Graffiti Days, Clinton’s Heritage Week events, the Ashcroft and District Fall Fair, Desert Daze, the Mother’s Day fly-in at Campbell Hill, the Ashcroft Rodeo and Parade, drag races, Canada Day events, Christmas celebrations, Remembrance Day ceremonies, the CP Holiday Train, and many more annual events — some still with us, some sadly gone — are all there, as are concerts, plays, school pageants, and sporting events. Children stagger from an autumn field with pumpkins almost as big as themselves. Soccer and hockey players, dancers, students, actors, singers, and more grin into the camera, their joy palpable.
And so many grip and grins! The grip and grin is also known as a grin and grab, and it’s a picture you’re all familiar with: two or more people standing side by side, fixed smiles on their faces, shaking hands or passing over a cheque (or both). The grip and grin is a staple of small town newspapers, and here they are over two decades, featuring the Lions, Rotary, the Ashcroft and District Health Care Auxiliary, Second Time Around, the Royal Purple, the Legion, the Legion Ladies Auxiliary, Kinsmen, and so many other organizations and businesses, donating to local groups and causes.
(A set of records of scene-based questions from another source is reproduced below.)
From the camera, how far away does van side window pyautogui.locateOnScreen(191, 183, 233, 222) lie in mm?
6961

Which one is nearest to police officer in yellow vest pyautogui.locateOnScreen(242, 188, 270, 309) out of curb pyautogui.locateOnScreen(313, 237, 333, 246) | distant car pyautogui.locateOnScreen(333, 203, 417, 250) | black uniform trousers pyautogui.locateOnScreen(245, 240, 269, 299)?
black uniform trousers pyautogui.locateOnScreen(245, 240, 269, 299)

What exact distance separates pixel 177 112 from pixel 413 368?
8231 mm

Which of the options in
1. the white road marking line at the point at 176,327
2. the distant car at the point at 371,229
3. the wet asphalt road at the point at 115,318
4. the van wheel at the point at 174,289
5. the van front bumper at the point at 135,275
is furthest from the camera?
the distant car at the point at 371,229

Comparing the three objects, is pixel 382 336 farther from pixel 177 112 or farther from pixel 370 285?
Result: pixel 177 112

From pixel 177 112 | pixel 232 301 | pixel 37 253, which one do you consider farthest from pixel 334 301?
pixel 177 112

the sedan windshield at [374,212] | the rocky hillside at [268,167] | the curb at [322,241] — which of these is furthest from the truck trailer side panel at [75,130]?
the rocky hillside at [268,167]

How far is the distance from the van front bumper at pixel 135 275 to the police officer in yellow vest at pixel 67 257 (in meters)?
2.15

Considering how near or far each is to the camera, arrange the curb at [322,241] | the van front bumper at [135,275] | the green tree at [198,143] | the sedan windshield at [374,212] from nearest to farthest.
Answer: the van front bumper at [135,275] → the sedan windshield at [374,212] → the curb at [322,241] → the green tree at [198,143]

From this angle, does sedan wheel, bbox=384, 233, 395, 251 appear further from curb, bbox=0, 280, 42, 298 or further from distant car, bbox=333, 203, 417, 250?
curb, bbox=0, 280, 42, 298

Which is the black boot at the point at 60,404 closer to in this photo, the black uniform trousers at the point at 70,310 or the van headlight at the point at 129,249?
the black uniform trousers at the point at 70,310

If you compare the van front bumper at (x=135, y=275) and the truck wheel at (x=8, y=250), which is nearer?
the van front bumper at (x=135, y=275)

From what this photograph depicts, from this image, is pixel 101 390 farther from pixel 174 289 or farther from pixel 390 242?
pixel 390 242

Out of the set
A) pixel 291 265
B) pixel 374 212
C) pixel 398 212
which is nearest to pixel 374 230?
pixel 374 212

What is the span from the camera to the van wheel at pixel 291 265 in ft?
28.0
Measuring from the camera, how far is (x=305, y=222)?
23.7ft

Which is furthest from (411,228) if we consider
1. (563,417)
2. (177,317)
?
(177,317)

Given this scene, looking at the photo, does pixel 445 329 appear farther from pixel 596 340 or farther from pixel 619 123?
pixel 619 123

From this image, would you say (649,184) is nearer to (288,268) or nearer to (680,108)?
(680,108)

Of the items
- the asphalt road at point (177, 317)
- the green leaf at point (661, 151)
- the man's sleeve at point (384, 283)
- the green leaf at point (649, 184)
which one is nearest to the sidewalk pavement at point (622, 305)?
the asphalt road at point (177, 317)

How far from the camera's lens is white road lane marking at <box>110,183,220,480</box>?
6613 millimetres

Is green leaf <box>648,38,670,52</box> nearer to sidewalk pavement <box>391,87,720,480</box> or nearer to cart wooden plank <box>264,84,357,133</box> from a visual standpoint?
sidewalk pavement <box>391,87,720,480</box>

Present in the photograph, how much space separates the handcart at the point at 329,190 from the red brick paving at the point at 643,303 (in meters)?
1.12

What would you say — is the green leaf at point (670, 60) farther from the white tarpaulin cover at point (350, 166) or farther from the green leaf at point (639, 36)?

In July 1912, R.D. Cumming — who had just taken over as editor of the Journal — detailed several ways that residents could effectively “kill” their town. One of those ways was “Make your town out a bad place and stab it every chance you get.” It frustrates me no end when I see people who live here dissing their communities, often with the lament “Nothing happens here.” The photo archive effectively shoots that argument down.
And while it would be easy to look at the chronicle of events past and feel sad for what’s not happening this year, a glance at this week’s paper shows that we are nothing if not resilient. Graffiti Days and the Ashcroft art show have had to be cancelled and postponed respectively, but organizers are making sure something happens regardless. There might not be grad ceremonies as we know them, but Clinton, Cache Creek, and Ashcroft are making sure our grads will be honoured. The Ashcroft pool will be late opening, but open it will. Our thrift stores are taking the steps necessary to make sure they can once again open, to serve our communities and raise the funds that help so many.
Nothing happens here? Pshaw, and I have 18-years’-worth of photographs to back me up. They also show the heart, the joy, and the love that flow through our communities, and I’m looking forward to adding many more.